Be wary of the unknown USB device you plug into your computer. These small flash-memory drives used to easily share files from computer to computer have become one of the easiest ways for hackers to install malicious software and gain access to a computer.
According to Business Insider, hackers will drop the USB sticks in heavily trafficked locations such as a parking lot or in an airport, hoping for a curious person to pick it up. It could be an off-the-shelf model with malware installed or a specially-designed weaponized USB.
There are three ways these malicious attackers use USB sticks to compromise your data and hardware.
One of these USB stick tricks is basically the same as an email phishing attack. All people need to do is plug in the stick and click on a file the hacker planted there, and once opened, the file will prompt the user to "enable macros." After this, the document will be able to run malicious software that can do anything from activating the webcam to keeping a running log of keystrokes. This technique is very effective. According to Business Insider, “a recent University of Illinois study found that nearly 50% of people will pick up a random USB stick and run through all the steps required to have their computer compromised.”

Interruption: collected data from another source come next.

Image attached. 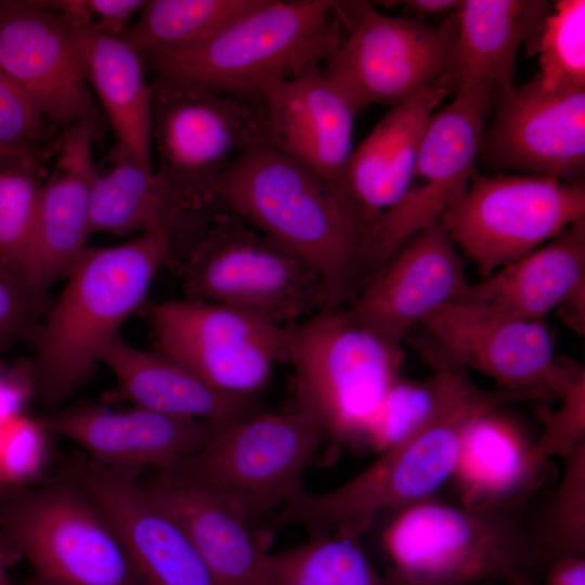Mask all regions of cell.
Wrapping results in <instances>:
<instances>
[{
	"label": "cell",
	"mask_w": 585,
	"mask_h": 585,
	"mask_svg": "<svg viewBox=\"0 0 585 585\" xmlns=\"http://www.w3.org/2000/svg\"><path fill=\"white\" fill-rule=\"evenodd\" d=\"M50 152L46 153H36V152H28L17 148H12L4 146L0 144V158H26V159H34V160H43Z\"/></svg>",
	"instance_id": "7dc6e473"
},
{
	"label": "cell",
	"mask_w": 585,
	"mask_h": 585,
	"mask_svg": "<svg viewBox=\"0 0 585 585\" xmlns=\"http://www.w3.org/2000/svg\"><path fill=\"white\" fill-rule=\"evenodd\" d=\"M101 362L115 375L122 395L136 407L218 427L261 411L256 396L218 391L165 354L134 348L120 337L107 346Z\"/></svg>",
	"instance_id": "83f0119b"
},
{
	"label": "cell",
	"mask_w": 585,
	"mask_h": 585,
	"mask_svg": "<svg viewBox=\"0 0 585 585\" xmlns=\"http://www.w3.org/2000/svg\"><path fill=\"white\" fill-rule=\"evenodd\" d=\"M28 393L29 386L23 378L0 372V425L22 414Z\"/></svg>",
	"instance_id": "b9f144b4"
},
{
	"label": "cell",
	"mask_w": 585,
	"mask_h": 585,
	"mask_svg": "<svg viewBox=\"0 0 585 585\" xmlns=\"http://www.w3.org/2000/svg\"><path fill=\"white\" fill-rule=\"evenodd\" d=\"M70 473L112 522L142 585H218L181 528L146 495L138 473L90 459Z\"/></svg>",
	"instance_id": "ffe728a7"
},
{
	"label": "cell",
	"mask_w": 585,
	"mask_h": 585,
	"mask_svg": "<svg viewBox=\"0 0 585 585\" xmlns=\"http://www.w3.org/2000/svg\"><path fill=\"white\" fill-rule=\"evenodd\" d=\"M342 37L330 0H258L199 43L143 56L155 77L232 94L260 107L263 81L321 68Z\"/></svg>",
	"instance_id": "277c9868"
},
{
	"label": "cell",
	"mask_w": 585,
	"mask_h": 585,
	"mask_svg": "<svg viewBox=\"0 0 585 585\" xmlns=\"http://www.w3.org/2000/svg\"><path fill=\"white\" fill-rule=\"evenodd\" d=\"M585 282V218L525 256L469 283L459 301L530 321H543Z\"/></svg>",
	"instance_id": "4316f807"
},
{
	"label": "cell",
	"mask_w": 585,
	"mask_h": 585,
	"mask_svg": "<svg viewBox=\"0 0 585 585\" xmlns=\"http://www.w3.org/2000/svg\"><path fill=\"white\" fill-rule=\"evenodd\" d=\"M9 489L0 480V502Z\"/></svg>",
	"instance_id": "c3c4849f"
},
{
	"label": "cell",
	"mask_w": 585,
	"mask_h": 585,
	"mask_svg": "<svg viewBox=\"0 0 585 585\" xmlns=\"http://www.w3.org/2000/svg\"><path fill=\"white\" fill-rule=\"evenodd\" d=\"M537 54L533 78L544 90L567 93L585 90V1L551 4L530 55Z\"/></svg>",
	"instance_id": "e575fe53"
},
{
	"label": "cell",
	"mask_w": 585,
	"mask_h": 585,
	"mask_svg": "<svg viewBox=\"0 0 585 585\" xmlns=\"http://www.w3.org/2000/svg\"><path fill=\"white\" fill-rule=\"evenodd\" d=\"M158 352L210 387L256 396L277 361H287L290 326L219 303L180 299L152 309Z\"/></svg>",
	"instance_id": "9a60e30c"
},
{
	"label": "cell",
	"mask_w": 585,
	"mask_h": 585,
	"mask_svg": "<svg viewBox=\"0 0 585 585\" xmlns=\"http://www.w3.org/2000/svg\"><path fill=\"white\" fill-rule=\"evenodd\" d=\"M496 88L491 83L455 94L437 109L426 129L404 196L372 224L363 270L372 273L419 232L439 223L466 192L491 114Z\"/></svg>",
	"instance_id": "5bb4252c"
},
{
	"label": "cell",
	"mask_w": 585,
	"mask_h": 585,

Then there is what is called “the rubber ducky,” which doesn't require the user to do anything other than plug it in. Business Insider reports, “The $40 device looks like a USB drive, but it's actually a mini computer that tricks a machine into thinking that it's a keyboard. Just as a computer will recognize a new keyboard once it's plugged in and automatically install its software, this thing ‘quacks like a keyboard and types like a keyboard,’ thus fooling the computer into running whatever commands a hacker has given.”
The most damaging USB stick is dubbed the “Kill Stick.” While a version of this has been around for nearly a year, ZDNet announced that a new, more dangerous weaponized version has entered the arena that, when plugged in, can destroy laptops, kiosks, ATMs, cars and more. Developed by a Hong Kong-based company and available on the market for about $53, it will rapidly charge its capacitors from the USB power supply when it is plugged in and then discharge, frying the affected device's circuits. ZDNet notes, “it fries almost any device with a USB port, though modern Apple hardware is apparently not affected.”
One might ask, why do nearly 50% of people actually fall for the USB stick drop trick? Many people have done so quite innocently and report that they just wanted to try to find the owner to return it. Others are just curious of what might be on the device. Either way, using an unknown USB device that you find or even those free ones they give away at conferences is a risk to your device and the entire network you are connected to. The bottom line, you should not open any emails, files, or use USBs you don't trust.